Sportfreunde feiern volle Lotte
Drittliga-Aufsteiger aus dem Münsterland entwickelt sich zu Pokalschreck
Nach Werder Bremen schaltete Lotte auch Bayer Leverkusen aus. Laut Torwart Benedikt Fernandez gibt es ein simples Erfolgsgeheimnis.
LOTTE – Die Sportfreunde feierten volle Lotte: In den Kneipen rund um das Autobahnkreuz Lotte/Osnabrück gingen die Bierreserven zur Neige, aber vor allem in der 14000-Seelen-Gemeinde Lotte herrschte in der Nacht auf Mittwoch der Ausnahmezustand. „Nun können wir feiern bis zum Gehtnichtmehr“, hatte Trainer Ismail Atalan gleich nach der Pokalsensation von Drittliga-Aufsteiger Sportfreunde Lotte gegen Champions-League-Club Bayer Leverkusen angekündigt und den Startschuss zu einem Feiermarathon gegeben.
Während seine Spieler mit einem geschätzten Marktwert von insgesamt 3,85 Millionen Euro nach dem 4:3 im Elfmeterschießen (2:2 n.V.) gegen das angeblich beste BayerTeam aller Zeiten (Marktwert: 262,5 Millionen) die Nacht zum Tage machten, war Atalan auf dem Weg nach Köln. Am Mittwochmorgen saß der 36-jährige Deutsch-Türke auf der Schulbank in der HennesWeisweiler-Akademie in Hennef, wo er gerade seinen Fußball-Lehrerschein macht.
„Diese Mannschaft kann auch ein Busfahrer trainieren, so gut ist die“, sagte der Trainer mit stolzgeschwellter Brust nach dem magischen Abend. „Wir haben uns in den letzten zwei Jahren eine gewisse Mentalität angeeignet. Wir haben mit zehn Mann auf diesem tiefen Boden zweimal einen Rückstand gegen einen Champions-League-Teilnehmer aufgeholt. Das zeigt den besonderen Charakter der Mannschaft“, fügte der Erfolgscoach des Drittliga-Vierten hinzu: „Am Samstag wollen wir unsere Klasse auch gegen Fortuna Köln wieder unter Beweis stellen.“
Derweil stimmten sich die Helden des Abends und ihre rund 8000 Fans in der engen Arena gemeinsam auf eine lange Nacht ein. Nach dem 2:1 gegen Werder Bremen in Runde eins und dem neuerlichen Coup in rund 45-minütiger Unterzahl gegen das BayerStarensemble brachen alle Dämme. „Berlin, Berlin, wir fahren nach Berlin“, intonierte Torhüter Benedikt Fernandez per Megafon und machte dann mit dem euphorisierten Anhängern „La Ola“.
Als der frühere Bayer-Keeper kurz zuvor den entscheidenden Elfmeter von Julian Baumgartlinger mit dem linken Bein artistisch pariert hatte, wurde er noch wie so viele seiner Mitspieler von Krämpfen geschüttelt. Anschließend machte Luka Tankulic die Sensation perfekt – und die Schmerzen waren verflogen.

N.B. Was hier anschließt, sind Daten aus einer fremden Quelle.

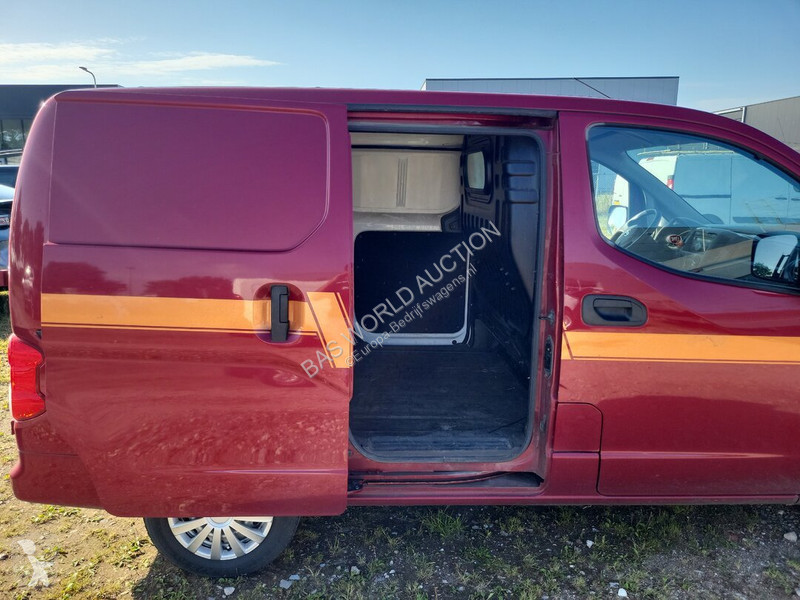 Furgoneta Nissan 86pk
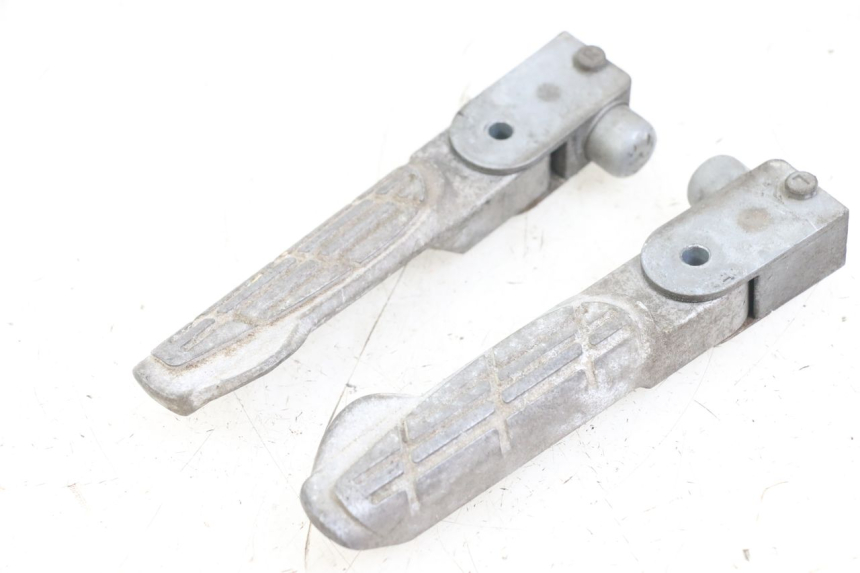 photo de PAIR OF REAR FOOTRESTS KYMCO LIKE 125 (2009 - 2016) - Main view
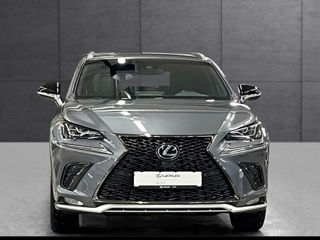 Lexus NX Series foto 4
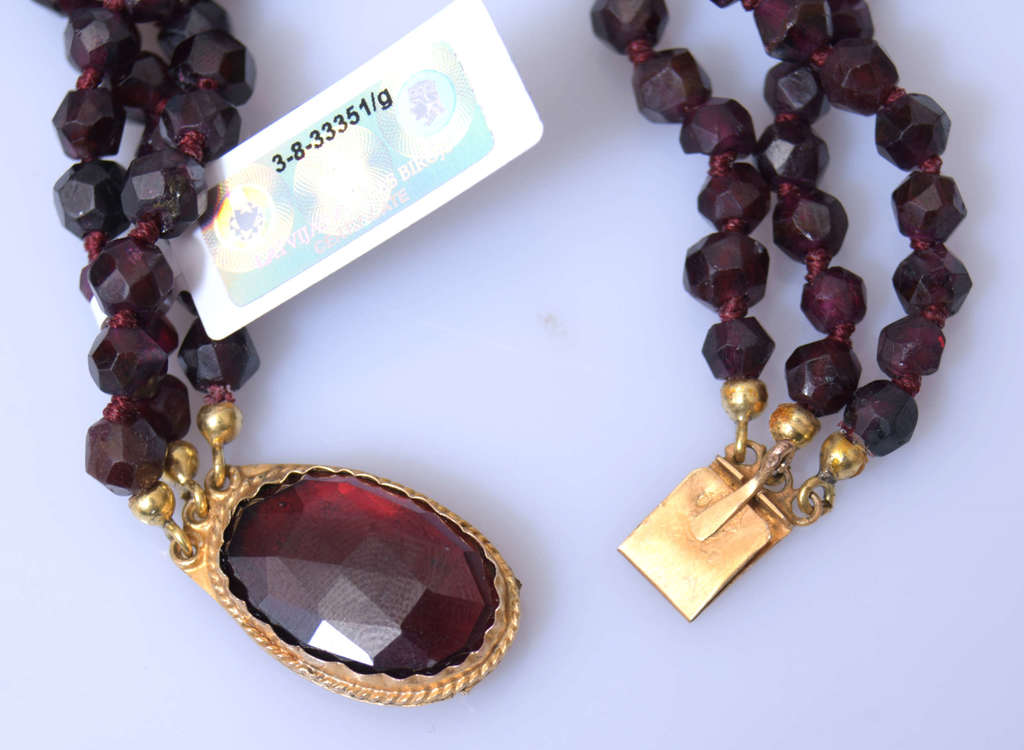 Bracelet with garnets and gold clasp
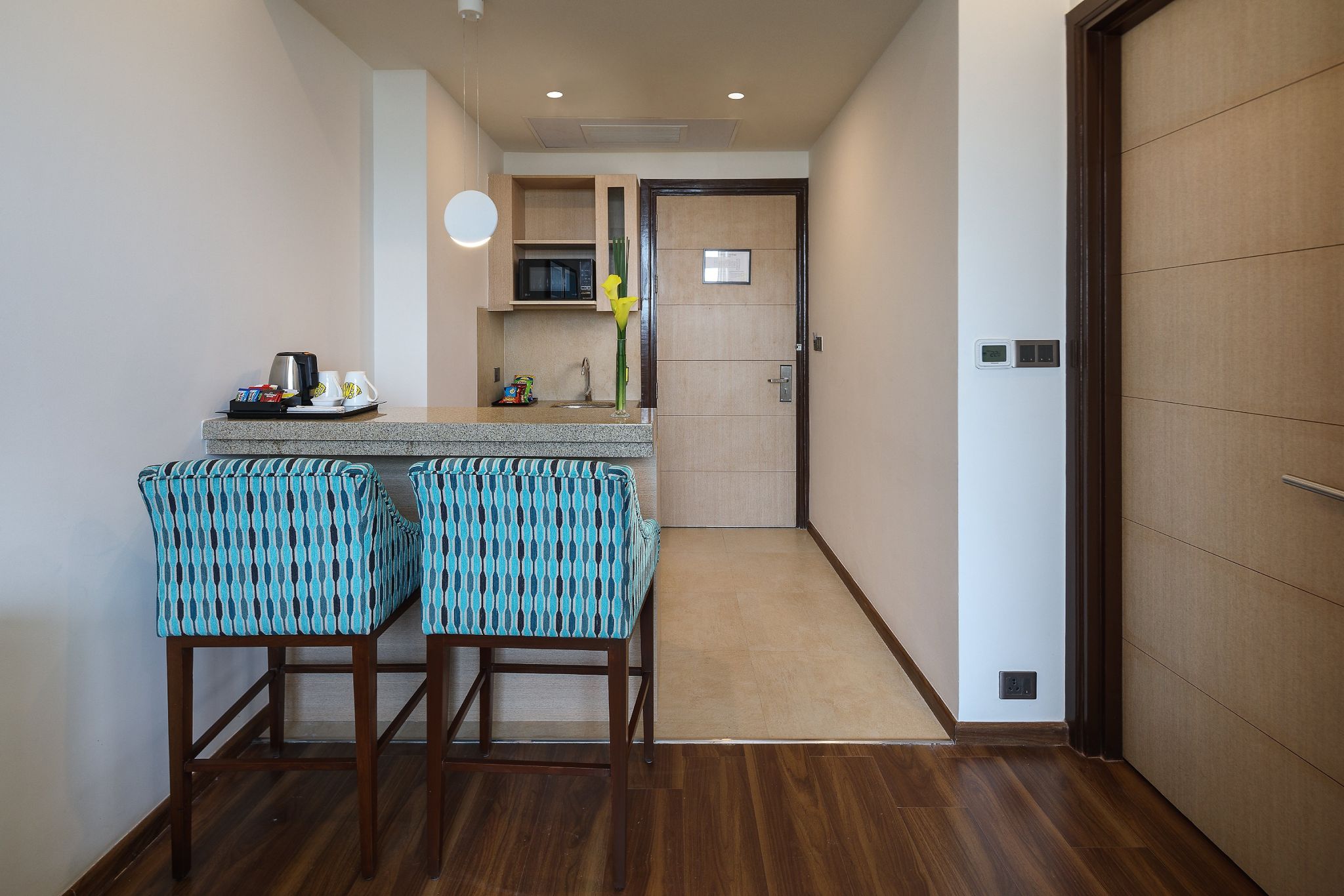 Sandal Suites  by Lemon Tree Hotels Standard Suite Twin 10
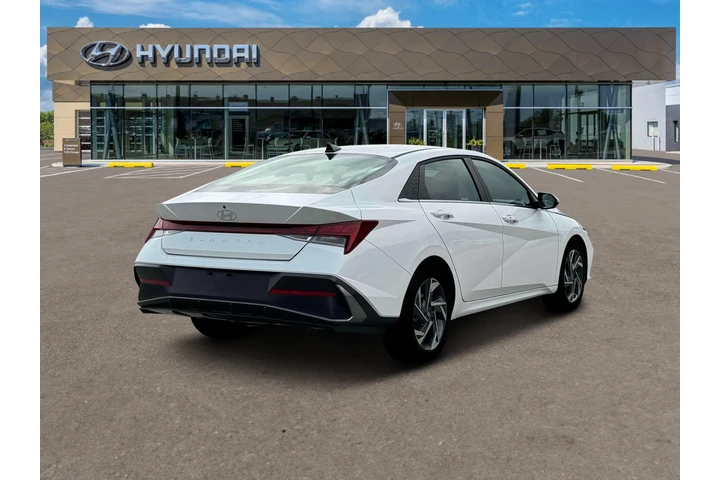 $22000 : Hyundai ELANTRA 2025 SEL Con image 7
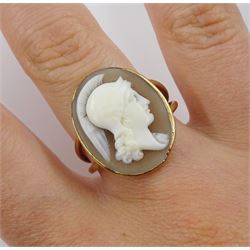 Victorian gold cameo ring, depicting a Roman centurion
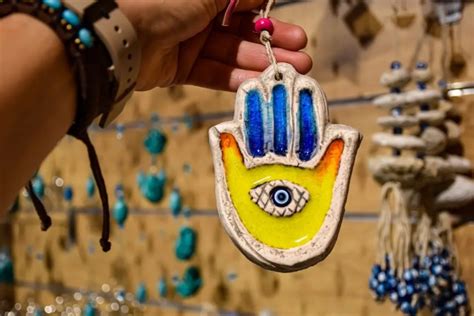 Importance of Hamsa for people who believe in it - Auchitya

„Das kann man nicht beschreiben. So ein Gefühlschaos habe ich im Leben selten erlebt. Ich habe ja mehr als die Hälfte meines Fußballerlebens in Leverkusen verbracht“, sagte Fernandez und erklärte dann das Wunder von Lotte: „Wir sind ein Dorf, wo jeder jedem hilft. Das gilt auch für die Mannschaft. Wir sind eine verschworene Einheit.“
Gemäß dem auf dem Teambus verewigten Motto „Volle Lotte“will der Pokalschreck, der erst im vergangenen Sommer nach mehreren Anläufen in die 3. Liga aufgestiegen war, auch im Achtelfinale weiter für Furore sorgen.